-- Tasks to perform --
[1] Do these statements agree with the article on Biden's Gallup approval ratings? Give yes or no for each, along with the article's deciding words quoted exactly. (a) The poll was conducted from October 1 to 19. (b) Barack Obama suffered the largest drop in average approval. (c) Among independents, Biden's approval fell from 61 percent in February to 34 percent in October.
[2] In one to three sentences, explain what the article on Biden's Gallup approval ratings says dealt his approval a massive blow.
[3] Please write the next part of the article on Biden's Gallup approval ratings, picking up after its final sentence.

-- Supplied passage --
* * * * * * *

Joe Biden has disappointed Americans more than any other president since World War II at this stage in their term
According to a new Gallup poll released Friday, Joe Biden has disappointed Americans more than any other president since World War II at this stage in their term.
The most recent figures are from a poll conducted from October 1 to 19, and compare Biden's average approval rating for the first three quarters of his presidency to that of every president since Dwight Eisenhower.
Biden's approval rating plummeted by 11.3% from 56 percent in the first quarter to 44.7 percent at the end of the three-month period from late July to October.
Barack Obama, his former employer, suffered the second-largest drop in average approval, shedding 10.1 percent between the first and third quarters of his presidency.
After starting with low expectations, Donald Trump, the only post-WWII president with a lower approval rating than Biden, saw a smaller dip of just 4.4 percent.
Biden's favorability appears to be declining the most among independents, with approval dropping from 61 percent in February to only 34 percent in October.
Biden's inability to shrug off growing public displeasure with his White House tenure, which has seen his month-to-month approval rating plummet to a new low of 42% in October, has exacerbated the record slump.
His approval was dealt a massive blow amid a border crisis that appears to be spiraling out of control and the US's hasty exit from Afghanistan at the end of summer.

* * * * * * *

-- Supplied entries --
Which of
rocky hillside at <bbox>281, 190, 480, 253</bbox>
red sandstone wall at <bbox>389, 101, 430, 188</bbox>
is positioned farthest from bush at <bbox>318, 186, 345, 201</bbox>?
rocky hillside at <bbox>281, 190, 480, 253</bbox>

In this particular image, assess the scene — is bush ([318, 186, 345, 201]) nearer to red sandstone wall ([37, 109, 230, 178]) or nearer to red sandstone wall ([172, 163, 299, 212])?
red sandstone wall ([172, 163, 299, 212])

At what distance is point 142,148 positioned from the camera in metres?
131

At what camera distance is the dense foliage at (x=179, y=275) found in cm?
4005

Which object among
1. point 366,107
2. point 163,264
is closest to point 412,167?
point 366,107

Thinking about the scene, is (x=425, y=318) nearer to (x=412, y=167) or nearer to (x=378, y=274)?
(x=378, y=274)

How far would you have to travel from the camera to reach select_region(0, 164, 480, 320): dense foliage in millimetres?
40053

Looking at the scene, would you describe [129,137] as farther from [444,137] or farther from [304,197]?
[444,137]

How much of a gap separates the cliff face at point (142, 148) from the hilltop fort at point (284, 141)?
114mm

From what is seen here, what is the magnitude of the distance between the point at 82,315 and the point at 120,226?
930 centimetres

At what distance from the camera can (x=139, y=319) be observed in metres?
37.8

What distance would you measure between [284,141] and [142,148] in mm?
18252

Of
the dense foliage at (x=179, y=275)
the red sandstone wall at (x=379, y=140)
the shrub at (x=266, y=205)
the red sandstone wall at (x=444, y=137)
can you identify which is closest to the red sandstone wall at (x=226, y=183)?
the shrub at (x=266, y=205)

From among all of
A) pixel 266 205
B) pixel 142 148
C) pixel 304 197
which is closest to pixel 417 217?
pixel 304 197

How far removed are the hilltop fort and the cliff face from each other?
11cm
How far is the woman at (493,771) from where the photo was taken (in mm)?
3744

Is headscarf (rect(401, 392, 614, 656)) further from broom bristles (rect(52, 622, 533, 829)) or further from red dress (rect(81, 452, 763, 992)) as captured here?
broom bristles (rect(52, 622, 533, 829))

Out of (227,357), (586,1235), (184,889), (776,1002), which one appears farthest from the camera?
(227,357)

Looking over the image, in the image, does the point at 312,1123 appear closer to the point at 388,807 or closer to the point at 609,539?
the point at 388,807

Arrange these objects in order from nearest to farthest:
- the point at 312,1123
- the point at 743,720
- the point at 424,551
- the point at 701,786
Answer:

* * * * * * *

-- Written answers --
[1]
(a) Yes: "a poll conducted from October 1 to 19"
(b) No: "Barack Obama, his former employer, suffered the second-largest drop in average approval"
(c) Yes: "approval dropping from 61 percent in February to only 34 percent in October"

[2] The article says Biden's approval was dealt a massive blow by a border crisis that appears to be spiraling out of control. It also names the US's hasty exit from Afghanistan at the end of summer.

[3]
In September, he suffered a major setback as his ratings dropped from 49 percent to 43 percent. By comparison, the one-point dip in October was minor.
Biden's disapproval rating has dropped from 53 percent to 52 percent, indicating that fewer people disapprove of him.
Gallup's October survey's party divide mirrors today's hyper-partisan political atmosphere.
Democrats haven't changed their minds on Biden. His approval rating among his own party has never dropped below 90% during his presidency, and it even increased by two points this month.
Among Republicans, however, the president has hit a record low of just 4 percent approval.
The 88-point gap between GOP and Democrats is the largest Biden has seen in his presidency so far and comes amid multiple ideological clashes.
After his Justice Department directed federal law enforcement to help crack down on what it called a "disturbing trend," Republicans accused Biden of unfairly targeting parents.
With the president's sweeping vaccine order published in September, affecting 100 million American employees, Biden's administration has also plunged into political disputes.
A number of Republican governors, including Arizona's Doug Ducey, have voiced opposition to the mandate.
While both crises have mostly exited the news cycle, the president's approval hasn't rebounded the same way.
Compared with most other presidents at the end of their first October in the White House, Biden fails to hold up. His 42 percent approval falls far short of the 53 percent average for US presidents beginning in 1938.
Since Eisenhower in 1952, however, only Trump's Gallup approval at this point is lower - 37 percent.
Bill Clinton comes close with 48 percent.
The highest first-October approval rating belongs to George W. Bush with 88 percent, at a time when he was experiencing unprecedented national and international support in the wake of the September 11 terror attacks.